Plain half normal saline maintains normoglycemia 2. Patients receiving lactated Ringer's or normal saline remained normoglycemic throughout study periods despite fasting times averaging 13 hours 2.
Electrolyte Considerations
Both solutions can contribute to electrolyte abnormalities, but in different ways:
- Half normal saline alone carries risk of hyponatremia, particularly in children and when used as maintenance fluid 3
- In pediatric studies, half normal saline showed a trend toward increased hyponatremia (14.3% vs 6%) compared to normal saline, though not statistically significant 3
- D5 half normal provides the same sodium load as plain half normal saline but with added glucose-related metabolic effects 2, 3
When saline-based solutions are used as drug diluents in ICU patients, they increase risk of hypernatremia and hyperchloremia 5. Changing from D5W to saline as a drug diluent increased hypernatremia incidence (27.3% vs 14.6%) and hyperchloremia (36.9% vs 20.4%) 5.
Appropriate Clinical Uses
Half Normal Saline:
- May be used for maintenance fluid in specific clinical contexts 1
- Historically used as a "gold standard" for hydration before contrast procedures 1
- Not recommended for volume expansion 4
D5 Half Normal:
- Can be used for subcutaneous rehydration in geriatric patients when combined with appropriate dextrose concentrations 1
- May be appropriate for treating hypernatremia in hemodynamically stable patients 4
- Serves as a vehicle for medication administration when glucose supplementation is needed 4
- Used to prevent hypoglycemia while providing some electrolyte replacement 4
Critical Safety Considerations
Avoid D5 half normal in patients with:
- Acute ischemic stroke or risk of cerebral edema, as hypotonic solutions can exacerbate brain edema 4
- Need for intravascular volume expansion, as it distributes primarily intracellularly after glucose metabolism 4
- Hyperglycemia or poor glucose control, as even 500 mL causes significant glucose elevation 2
Avoid half normal saline in patients with:
- Severe hyponatremia requiring careful sodium correction 6
- Hemodynamic instability requiring volume expansion 4
Practical Algorithm for Selection
For volume expansion or resuscitation: Use isotonic crystalloids (0.9% saline or balanced crystalloids), not half normal saline or D5 half normal 4.

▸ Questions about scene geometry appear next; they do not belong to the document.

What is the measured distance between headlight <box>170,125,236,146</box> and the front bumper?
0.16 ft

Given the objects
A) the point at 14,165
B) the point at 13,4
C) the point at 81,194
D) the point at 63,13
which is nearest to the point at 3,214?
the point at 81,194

For maintenance fluid in stable patients: Consider clinical context including sodium status, glucose control, and underlying conditions 3. Half normal saline may be reasonable in general pediatric ward patients under 5 years, though isotonic solutions are increasingly preferred 3.
For hypernatremia correction: D5 half normal or D5W may be appropriate in hemodynamically stable patients 4, 6.
For medication diluent: Consider that D5W-based diluents reduce risk of hypernatremia and hyperchloremia compared to saline-based diluents, though this must be balanced against glucose control needs 5.